As is the case internationally, the ruling elite is responding to the economic crisis, triggered by the pandemic and worsened by the US-NATO war with Russia in Ukraine, by imposing the full burden on the working class. The RBNZ will continue with high interest rates as long as necessary to increase unemployment and beat back a developing movement in the working class for substantial wage increases.
The Labour-led government used the COVID pandemic to transfer tens of billions of dollars to big business, in the form of tax relief, direct bailouts and so-called wage subsidies. During 2020–21, the RBNZ printed $53.5 billion ($US34 billion) to buy up government bonds from the commercial banks, boosting their profits to record levels and contributing to rampant inflation.

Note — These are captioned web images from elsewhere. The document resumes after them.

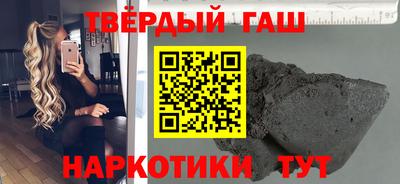 прущие грибы Гусь-Хрустальный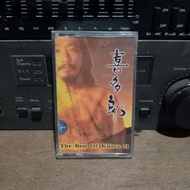 Original Kitaro Cassette - The Best Of Kitaro II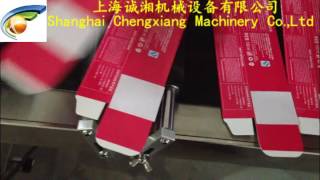 Automatic page separate labeling machine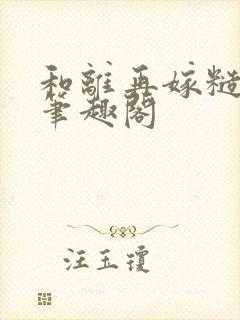 和离再嫁糙汉将笔趣阁封面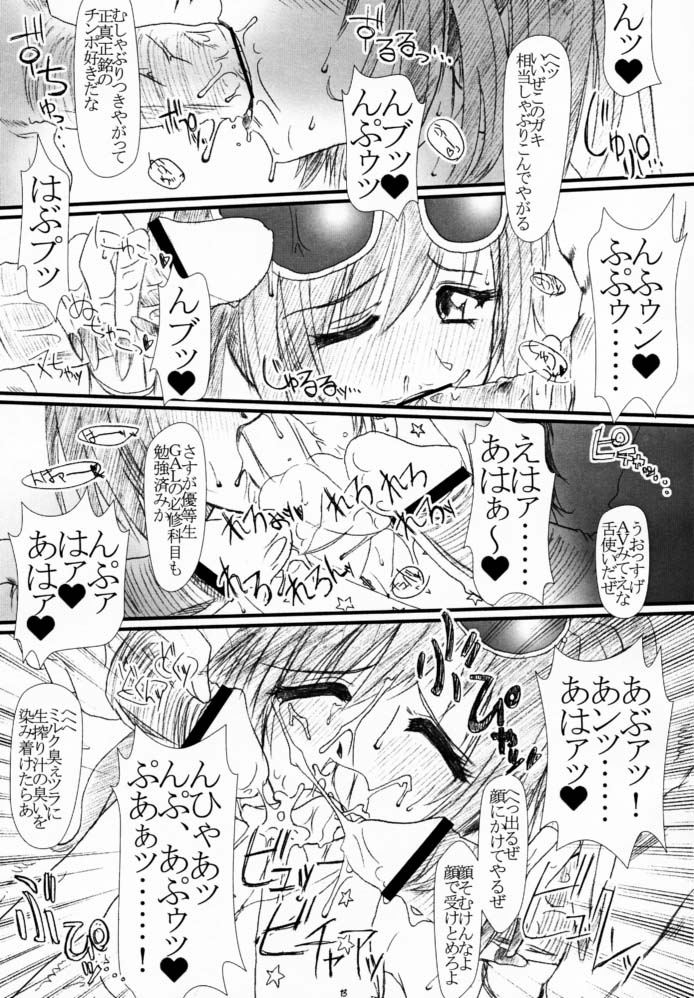 Decoration Cheese Cake page 12 full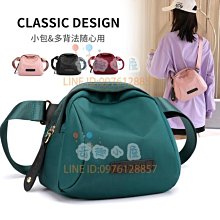 時尚貝殼包百搭保齡球包包女士2024新款潮韓版手提通勤包斜挎包 歷史價格詳細信息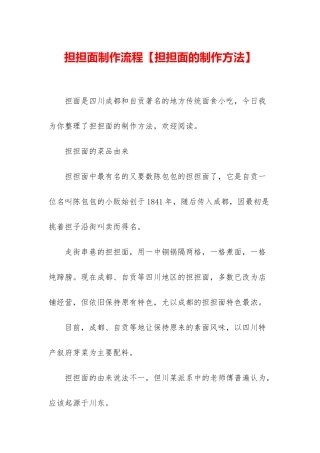 担担面制作流程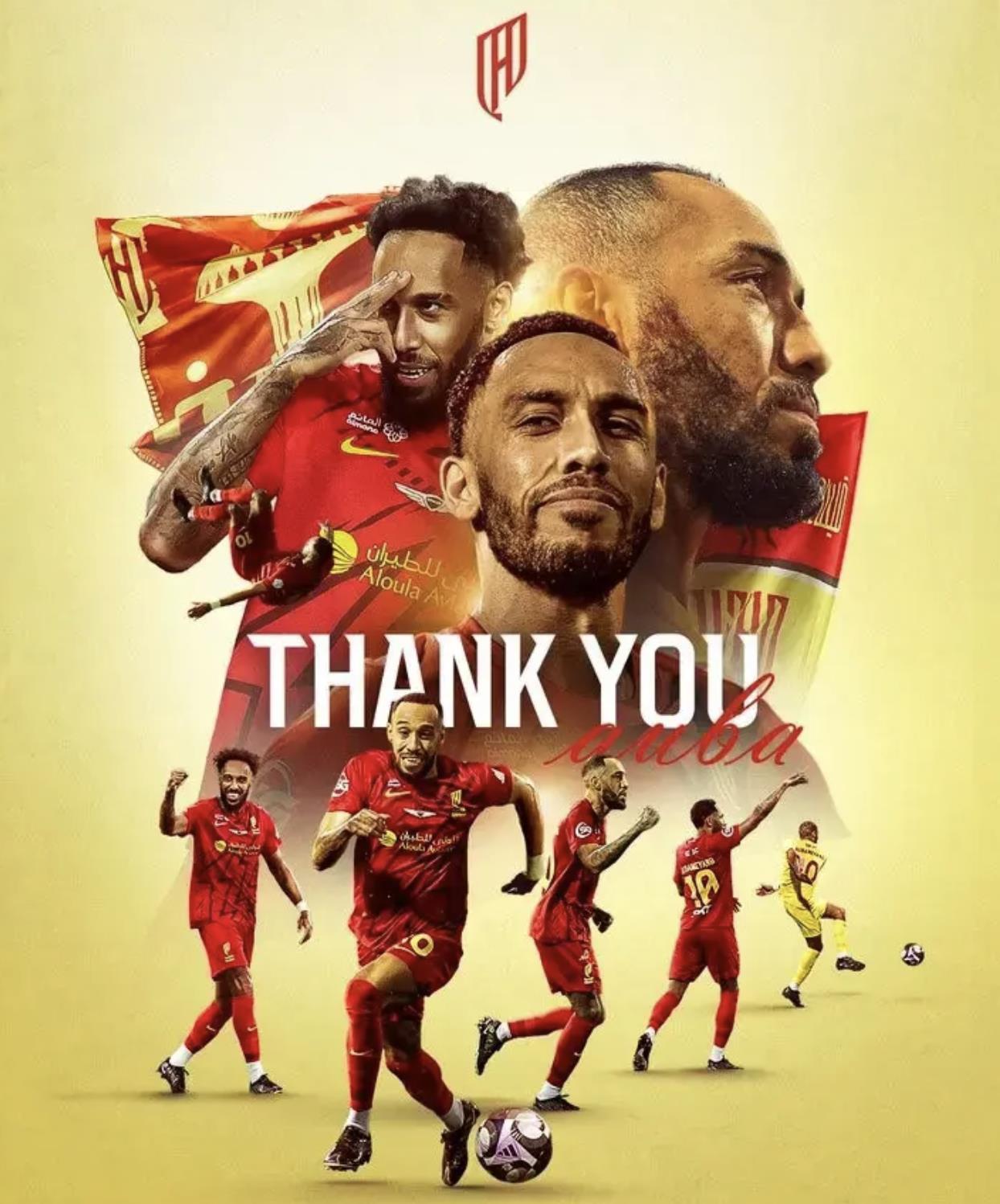 Tin đồn chuyển nhượng hàng ngày: Manchester United theo đuổi Mbeumo với giá 70 triệu bảng, Liverpool sẽ chi thêm 100 triệu bảng để ký hợp đồng với Ekiti?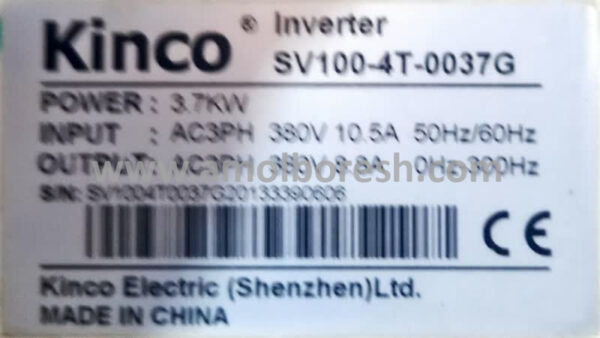 اینورتر سه فاز 3.7 کیلووات KINCO (SV100-4V-0037G مدل) - Image 2
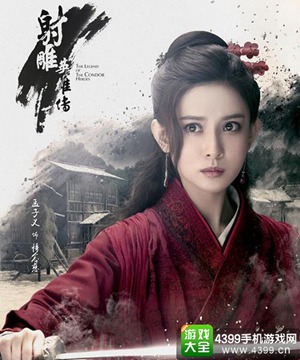 射雕英雄传手游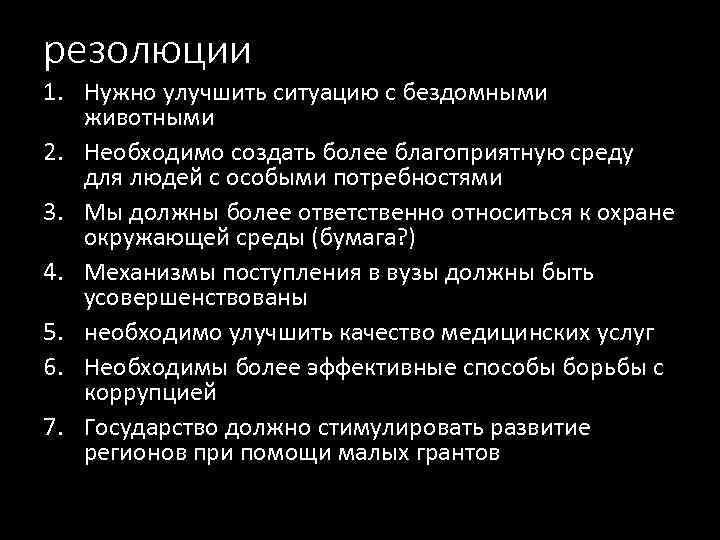 резолюции 1. Нужно улучшить ситуацию с бездомными животными 2. Необходимо создать более благоприятную среду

The working class is now confronted with an escalating class war agenda to pay for the bailouts.
Job advertisements in July declined for the fourth consecutive month and were 25.8 percent lower than a year earlier, indicating a sharp “cooling” in the labour market. Unemployment has been under 4 percent for over two years, dipping to a 3.2 percent low, but in the June quarter it jumped back to 3.6 percent. Auckland job ads are running at lower levels than before COVID hit.
The parasitic financial sector has benefited enormously from the government’s policies. The four major retail banks made a record $NZ7.18 billion in 2022, a net profit after tax that was $1 billion higher than the year prior and equated to $1 million an hour, according to KPMG. The banks are more profitable than the electricity sector, the supermarkets, and the construction companies put together.

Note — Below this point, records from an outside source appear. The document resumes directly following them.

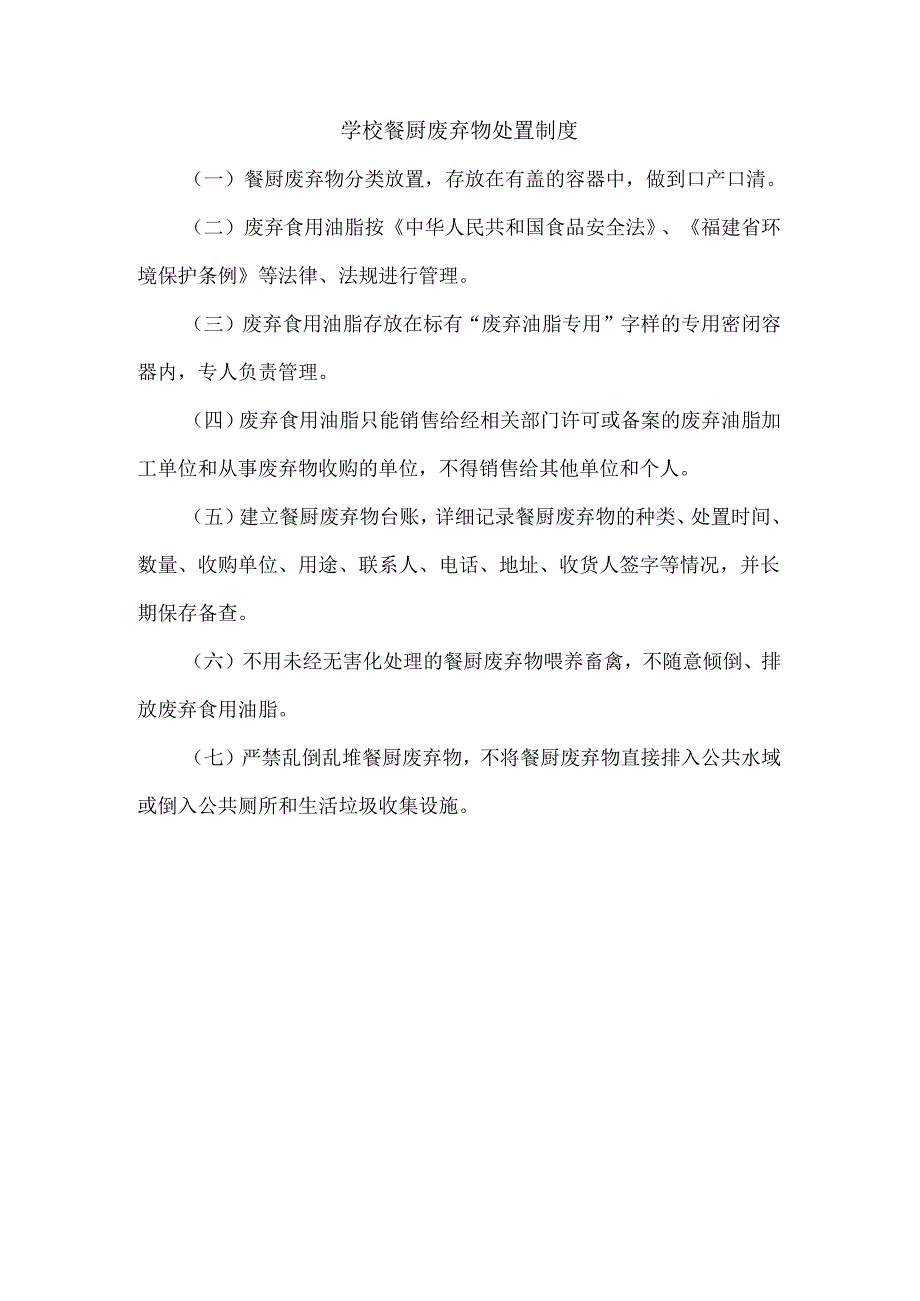 学校餐厨废弃物处置制度.docx_第1页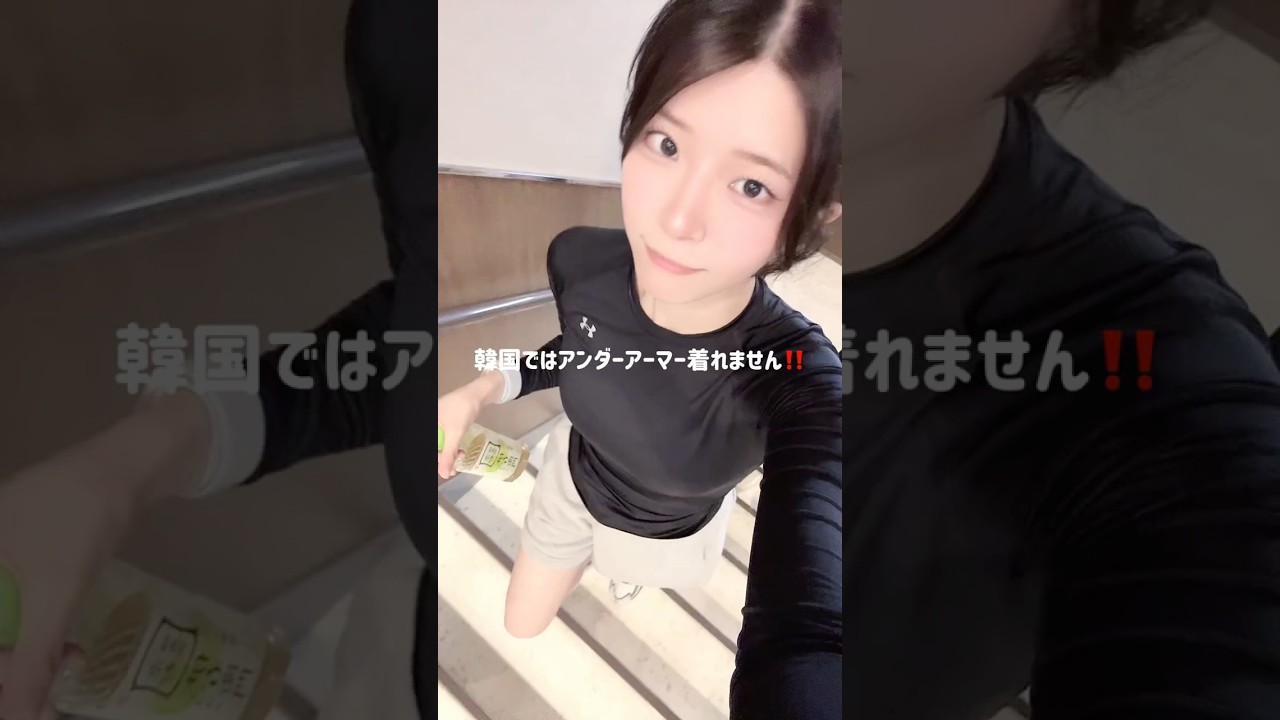 韓国ではアンダーアーマー着れないらしい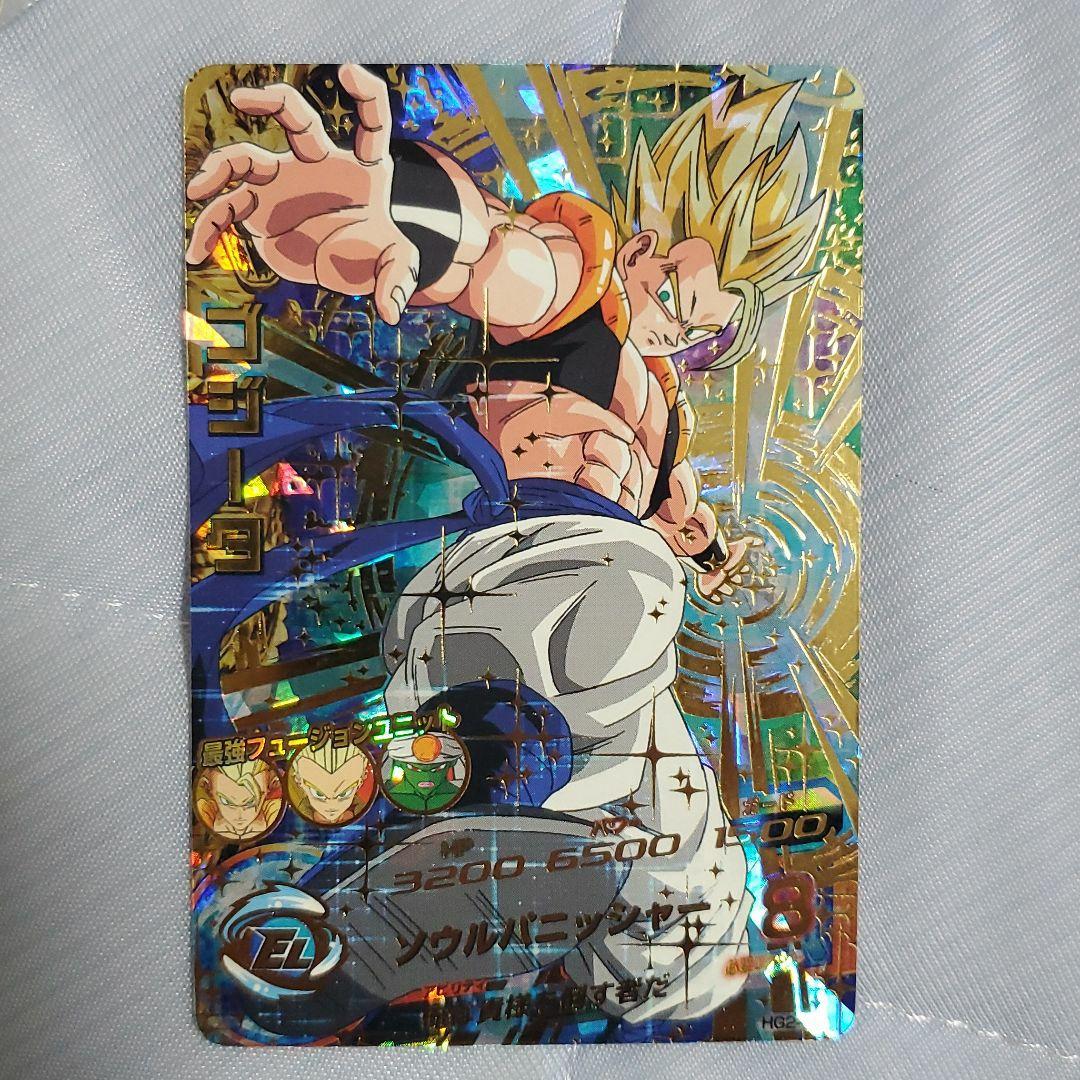 スーパードラゴンボールヒーローズ ゴジータ HG2-53 Amazon.co.jp: ドラゴンボールヒーローズギャラクシーミッション GM 第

In an attempt to quash growing outrage over the banks’ predatory practices, which includes clamping down on credit availability while raising mortgage, credit card and other loan rates, the government last week directed the Commerce Commission to conduct an inquiry. Unconcerned, the Banking Association welcomed the inquiry and hoped “it will ease concerns about competition and innovation in the sector.”

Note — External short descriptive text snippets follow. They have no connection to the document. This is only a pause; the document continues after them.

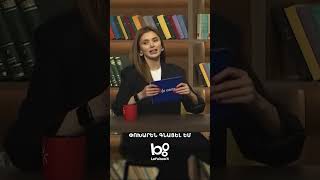 Ռոբերտի թիմի պատմությունները⚖️ #KaskaceliEreko #Shorts #Comedy #PanArmenianTVOfficial
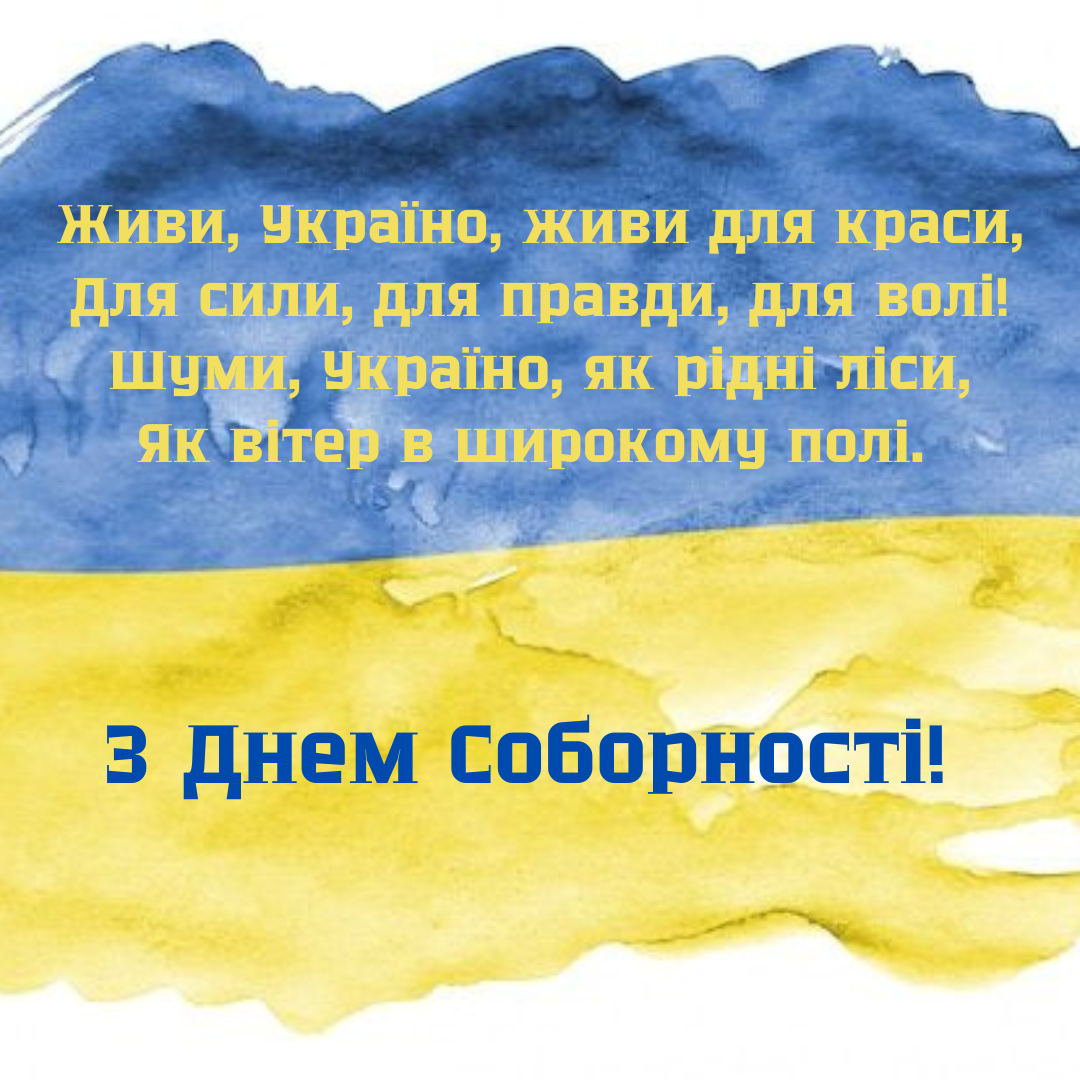 Вместе к победе: патриотические поздравления с Днем Соборности Украины - фото 677707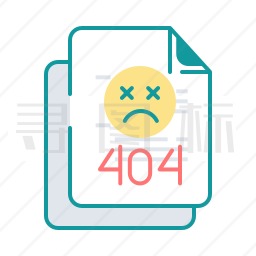 404文件图标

The emerging movement by the working class for better wages and against austerity is being met with open hostility in the business and media elite. Statistics NZ recently revealed that median weekly earnings were up 7.1 percent in the year to June, the second largest increase since 1998, but still barely above the current official inflation figure. The Labour Cost Index, however, which takes account of all wages paid, only increased 4.3 percent—well below inflation.
This was too much for Tauranga Chamber of Commerce chief executive Matt Cowley, who told Newstalk ZB on August 16: “it’s a win for wage earners—but it’s tough for employers.” He falsely claimed “persistent” wage increases “feed the inflation spiral which impacts everyone.”
Prominent right-wing talkback host Mike Hosking, one the country’s highest paid media figures, fulminated that the wage increases are “inflationary,” “aren’t healthy” and “come at a cost.” In fact there is clear evidence that profit gouging, not wage increases, is the main driver of inflation internationally.
The ruling class and crisis-ridden Labour-led government are depending on the trade unions to suppress workers’ struggles. The NZ Nurses’ Organisation and Post-Primary Teachers’ Association recently cancelled industrial action and pushed through below-inflation pay deals affecting tens of thousands of nurses and teachers. The teachers’ settlement was imposed at the direction of a state arbitration panel which ruled they should get a 14.5 percent pay rise over three years—that is, a pay cut.
Global conditions, including the escalating war in the Ukraine, will intensify economic pressures. Concerns are growing about the impact on commodity prices of a slowdown in China, which accounts for over a quarter of NZ’s exports. Dairy prices slumped by 7.4 percent at last week’s Global Dairy Trade auction, led by a 10.9 percent fall in whole milk powder to $US2,548 a tonne, its lowest point in almost five years.